Taking opposing points of view at face value means that we try to pass the ideological Turing test. Could my characterization of another ideology allow me to pass as a proponent of that ideology? Could an opponent’s characterization of my ideology allow that person to pass as someone like me?
•Police your own side.
In political debates, we put a lot of energy into pointing out the errors of our opponents. When somebody writes an op-ed exposing the “myths” that surround an issue, the purpose is to debunk the other side, almost never to question one’s own allies….
Imagine instead an environment in which we primarily tried to expose intellectual error on our own side. In street basketball terms, you “call your own fouls.” The onus of calling liberals’ intellectual fouls would fall on liberals. The onus of calling conservatives’ intellectual fouls would fall on conservatives.
Policing your own side would require a conscious effort to reverse the tendency toward confirmation bias. We would have to search as hard for holes in our allies’ arguments as if they were opponents’ arguments. If the goal is to improve public discourse by removing improper arguments, we are much more likely to succeed by having each side call its own fouls than by having people call fouls on the other side.

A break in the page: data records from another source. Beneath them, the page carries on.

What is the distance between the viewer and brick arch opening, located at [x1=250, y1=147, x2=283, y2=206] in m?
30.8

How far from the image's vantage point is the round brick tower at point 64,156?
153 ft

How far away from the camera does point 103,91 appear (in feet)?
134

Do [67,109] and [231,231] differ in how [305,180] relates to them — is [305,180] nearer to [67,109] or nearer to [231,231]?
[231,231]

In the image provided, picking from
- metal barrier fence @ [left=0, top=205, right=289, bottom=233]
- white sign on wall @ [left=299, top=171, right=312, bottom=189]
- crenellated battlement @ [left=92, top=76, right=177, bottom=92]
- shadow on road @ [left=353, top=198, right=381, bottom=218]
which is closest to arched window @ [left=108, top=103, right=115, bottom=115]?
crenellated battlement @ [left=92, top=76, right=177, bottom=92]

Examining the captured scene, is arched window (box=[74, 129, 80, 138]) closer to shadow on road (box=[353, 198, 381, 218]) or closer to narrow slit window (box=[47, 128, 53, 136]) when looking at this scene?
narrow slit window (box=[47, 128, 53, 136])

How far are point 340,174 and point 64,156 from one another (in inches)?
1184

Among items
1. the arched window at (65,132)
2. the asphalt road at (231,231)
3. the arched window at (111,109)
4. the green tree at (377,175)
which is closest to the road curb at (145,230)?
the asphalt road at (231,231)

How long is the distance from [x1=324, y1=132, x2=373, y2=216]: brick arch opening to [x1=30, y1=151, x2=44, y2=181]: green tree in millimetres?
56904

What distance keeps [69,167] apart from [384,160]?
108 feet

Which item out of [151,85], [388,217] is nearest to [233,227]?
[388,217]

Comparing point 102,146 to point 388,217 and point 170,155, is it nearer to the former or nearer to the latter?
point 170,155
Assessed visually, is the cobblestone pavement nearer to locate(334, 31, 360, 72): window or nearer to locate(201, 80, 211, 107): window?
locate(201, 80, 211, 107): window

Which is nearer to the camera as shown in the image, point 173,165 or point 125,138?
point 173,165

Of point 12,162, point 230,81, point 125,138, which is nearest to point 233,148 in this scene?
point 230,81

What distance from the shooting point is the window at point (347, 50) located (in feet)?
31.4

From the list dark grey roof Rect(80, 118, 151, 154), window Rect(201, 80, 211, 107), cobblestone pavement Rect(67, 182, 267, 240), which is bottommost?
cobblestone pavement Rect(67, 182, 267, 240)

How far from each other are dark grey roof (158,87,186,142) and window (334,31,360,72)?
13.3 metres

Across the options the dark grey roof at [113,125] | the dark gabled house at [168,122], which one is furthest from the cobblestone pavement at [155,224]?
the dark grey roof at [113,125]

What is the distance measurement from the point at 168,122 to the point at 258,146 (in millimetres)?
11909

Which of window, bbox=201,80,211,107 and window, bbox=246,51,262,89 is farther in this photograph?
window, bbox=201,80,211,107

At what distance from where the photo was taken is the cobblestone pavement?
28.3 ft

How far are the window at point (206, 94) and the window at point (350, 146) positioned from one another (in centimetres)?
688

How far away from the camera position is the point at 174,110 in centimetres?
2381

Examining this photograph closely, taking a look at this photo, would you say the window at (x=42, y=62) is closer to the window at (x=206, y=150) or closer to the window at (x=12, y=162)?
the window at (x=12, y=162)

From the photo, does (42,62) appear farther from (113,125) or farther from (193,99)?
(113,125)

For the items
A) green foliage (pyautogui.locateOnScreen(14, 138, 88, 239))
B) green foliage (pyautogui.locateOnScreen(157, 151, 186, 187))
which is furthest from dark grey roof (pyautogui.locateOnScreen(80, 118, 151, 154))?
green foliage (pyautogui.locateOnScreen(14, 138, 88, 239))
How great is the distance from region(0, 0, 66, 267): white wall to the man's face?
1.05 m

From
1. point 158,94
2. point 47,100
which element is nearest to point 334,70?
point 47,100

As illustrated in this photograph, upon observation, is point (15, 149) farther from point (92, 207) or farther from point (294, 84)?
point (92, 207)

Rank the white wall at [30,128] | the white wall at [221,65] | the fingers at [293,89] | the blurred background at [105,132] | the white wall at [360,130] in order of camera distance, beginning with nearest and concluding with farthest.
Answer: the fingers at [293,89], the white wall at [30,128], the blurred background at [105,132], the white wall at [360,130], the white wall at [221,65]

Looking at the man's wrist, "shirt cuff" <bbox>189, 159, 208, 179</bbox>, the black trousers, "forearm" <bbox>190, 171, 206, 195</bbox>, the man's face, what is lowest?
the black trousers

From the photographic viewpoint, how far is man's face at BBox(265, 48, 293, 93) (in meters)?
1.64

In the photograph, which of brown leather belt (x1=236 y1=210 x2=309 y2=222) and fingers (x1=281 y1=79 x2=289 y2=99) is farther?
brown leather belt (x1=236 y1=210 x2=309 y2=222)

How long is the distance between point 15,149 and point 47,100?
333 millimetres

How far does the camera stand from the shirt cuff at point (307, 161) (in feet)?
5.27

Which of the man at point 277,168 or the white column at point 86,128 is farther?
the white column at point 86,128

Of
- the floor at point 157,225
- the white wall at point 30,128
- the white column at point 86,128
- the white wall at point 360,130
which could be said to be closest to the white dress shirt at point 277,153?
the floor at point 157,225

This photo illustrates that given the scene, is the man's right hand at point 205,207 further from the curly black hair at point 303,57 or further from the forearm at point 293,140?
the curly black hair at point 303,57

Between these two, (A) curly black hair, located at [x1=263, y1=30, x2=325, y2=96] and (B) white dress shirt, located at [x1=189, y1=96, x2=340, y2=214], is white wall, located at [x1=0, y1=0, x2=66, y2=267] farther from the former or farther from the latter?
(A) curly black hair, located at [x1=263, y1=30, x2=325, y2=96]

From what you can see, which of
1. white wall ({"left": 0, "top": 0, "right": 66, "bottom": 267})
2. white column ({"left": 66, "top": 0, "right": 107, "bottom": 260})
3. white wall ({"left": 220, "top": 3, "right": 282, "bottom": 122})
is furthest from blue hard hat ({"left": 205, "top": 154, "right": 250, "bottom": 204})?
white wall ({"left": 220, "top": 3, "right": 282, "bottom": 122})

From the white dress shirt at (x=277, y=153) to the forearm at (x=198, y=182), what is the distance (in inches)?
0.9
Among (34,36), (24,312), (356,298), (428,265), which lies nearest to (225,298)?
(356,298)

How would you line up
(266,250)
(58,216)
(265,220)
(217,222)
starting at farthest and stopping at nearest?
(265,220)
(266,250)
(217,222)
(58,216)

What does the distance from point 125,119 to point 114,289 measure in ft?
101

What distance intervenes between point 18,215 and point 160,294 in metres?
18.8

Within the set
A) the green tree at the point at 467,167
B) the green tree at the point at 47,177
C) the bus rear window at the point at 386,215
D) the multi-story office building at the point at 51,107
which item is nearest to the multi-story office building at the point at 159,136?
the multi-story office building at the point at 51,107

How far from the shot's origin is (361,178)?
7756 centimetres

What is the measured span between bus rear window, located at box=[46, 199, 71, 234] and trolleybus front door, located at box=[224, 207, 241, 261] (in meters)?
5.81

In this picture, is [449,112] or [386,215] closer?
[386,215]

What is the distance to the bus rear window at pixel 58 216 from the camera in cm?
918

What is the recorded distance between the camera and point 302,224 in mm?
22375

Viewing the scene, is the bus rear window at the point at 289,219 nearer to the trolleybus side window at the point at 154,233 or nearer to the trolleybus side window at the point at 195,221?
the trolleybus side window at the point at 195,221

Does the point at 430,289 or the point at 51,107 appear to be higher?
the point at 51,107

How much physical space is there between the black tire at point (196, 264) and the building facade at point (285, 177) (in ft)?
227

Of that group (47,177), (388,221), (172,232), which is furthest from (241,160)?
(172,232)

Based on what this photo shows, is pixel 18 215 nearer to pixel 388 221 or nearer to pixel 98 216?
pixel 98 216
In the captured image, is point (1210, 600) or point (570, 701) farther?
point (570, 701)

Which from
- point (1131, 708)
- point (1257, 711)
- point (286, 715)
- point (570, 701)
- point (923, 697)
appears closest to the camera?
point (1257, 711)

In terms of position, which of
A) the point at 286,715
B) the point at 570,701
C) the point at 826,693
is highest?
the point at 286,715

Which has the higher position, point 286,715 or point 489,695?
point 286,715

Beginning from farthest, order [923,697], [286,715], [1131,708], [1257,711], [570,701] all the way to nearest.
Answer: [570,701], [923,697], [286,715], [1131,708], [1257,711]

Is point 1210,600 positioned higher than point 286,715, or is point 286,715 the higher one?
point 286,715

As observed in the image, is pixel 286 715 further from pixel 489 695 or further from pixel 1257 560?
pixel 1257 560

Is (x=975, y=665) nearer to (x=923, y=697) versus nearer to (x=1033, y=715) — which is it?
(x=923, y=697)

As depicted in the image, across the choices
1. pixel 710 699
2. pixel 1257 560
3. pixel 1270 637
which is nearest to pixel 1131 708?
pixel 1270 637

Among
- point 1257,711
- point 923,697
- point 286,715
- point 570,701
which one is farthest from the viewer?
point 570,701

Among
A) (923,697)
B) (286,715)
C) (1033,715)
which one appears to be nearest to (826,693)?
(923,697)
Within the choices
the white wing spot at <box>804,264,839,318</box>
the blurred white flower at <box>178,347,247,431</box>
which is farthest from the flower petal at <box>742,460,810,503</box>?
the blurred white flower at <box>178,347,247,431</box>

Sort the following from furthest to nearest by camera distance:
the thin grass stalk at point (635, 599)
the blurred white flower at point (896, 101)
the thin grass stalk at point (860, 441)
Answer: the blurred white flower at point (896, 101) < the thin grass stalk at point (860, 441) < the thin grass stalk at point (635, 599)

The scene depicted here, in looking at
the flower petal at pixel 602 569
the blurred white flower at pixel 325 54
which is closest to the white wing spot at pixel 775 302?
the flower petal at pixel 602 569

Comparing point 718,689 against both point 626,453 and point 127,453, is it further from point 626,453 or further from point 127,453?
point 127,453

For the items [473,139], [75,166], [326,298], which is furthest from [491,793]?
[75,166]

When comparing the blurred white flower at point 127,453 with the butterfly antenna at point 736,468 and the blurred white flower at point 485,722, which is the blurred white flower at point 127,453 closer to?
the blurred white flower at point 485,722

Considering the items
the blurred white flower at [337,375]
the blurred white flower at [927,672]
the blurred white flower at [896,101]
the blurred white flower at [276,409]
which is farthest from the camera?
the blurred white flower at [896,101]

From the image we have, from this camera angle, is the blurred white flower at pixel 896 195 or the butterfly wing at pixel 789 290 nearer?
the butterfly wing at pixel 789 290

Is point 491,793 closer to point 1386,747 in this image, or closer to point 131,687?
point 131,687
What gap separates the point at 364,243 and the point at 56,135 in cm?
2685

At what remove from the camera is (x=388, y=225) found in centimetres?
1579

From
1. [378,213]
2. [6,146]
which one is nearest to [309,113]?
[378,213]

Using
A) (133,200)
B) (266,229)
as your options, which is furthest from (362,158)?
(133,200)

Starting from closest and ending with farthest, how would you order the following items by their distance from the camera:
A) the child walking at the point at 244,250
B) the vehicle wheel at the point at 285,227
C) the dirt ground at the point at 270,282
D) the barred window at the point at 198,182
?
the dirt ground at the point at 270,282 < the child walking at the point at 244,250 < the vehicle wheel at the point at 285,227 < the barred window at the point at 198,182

Street basketball with teams calling fouls on one another would probably degenerate into unsettled arguments. That is, it would start to resemble politics.
•Scramble the teams.
Many years ago, some men in our neighborhood started a pickup softball game on Sundays. We quickly realized that if we formed regular teams, antagonisms would fester. Instead, each week we formed new teams on a different basis, such as odd-numbered birthdays vs. even-numbered birthdays. Scrambling the teams kept the games friendly.
Much of our partisanship reflects emotional loyalty to the ideological group with which we identify. To scramble the teams, we would need to foster situations in which liberals develop emotional bonds with conservatives.
Emotional bonds develop when people work towards a common goal. Thus, in the past, military service and foreign threats have served to break down ideological differences. Historians view World War II as a period in which American unity was strong….Overall, the end of the Cold War, which reduced the sense of common threat, may account for some of the rise in partisanship within the United States in recent decades.
We need to find a substitute for external threats as a social bonding agent. Maybe some ideological peace could be bought by having liberals and conservatives who both root for the same sports team get together during important games. Perhaps liberals and conservatives could actively participate in charitable endeavors that both can endorse.
The work of [Jonathan] Haidt and other psychologists is persuasive and disturbing. It exposes a tendency to form ideological tribes that use moral arguments as rationalizations. Tribes will go out of their way to misunderstand one another. If we want to get along better and resolve differences more easily, it will take conscious effort to overcome tribal behavioral instincts.
From: Arnold Kling, “The Tribal Mind: Moral Reasoning and Public Discourse,” The American, Thursday, April 26, 2012.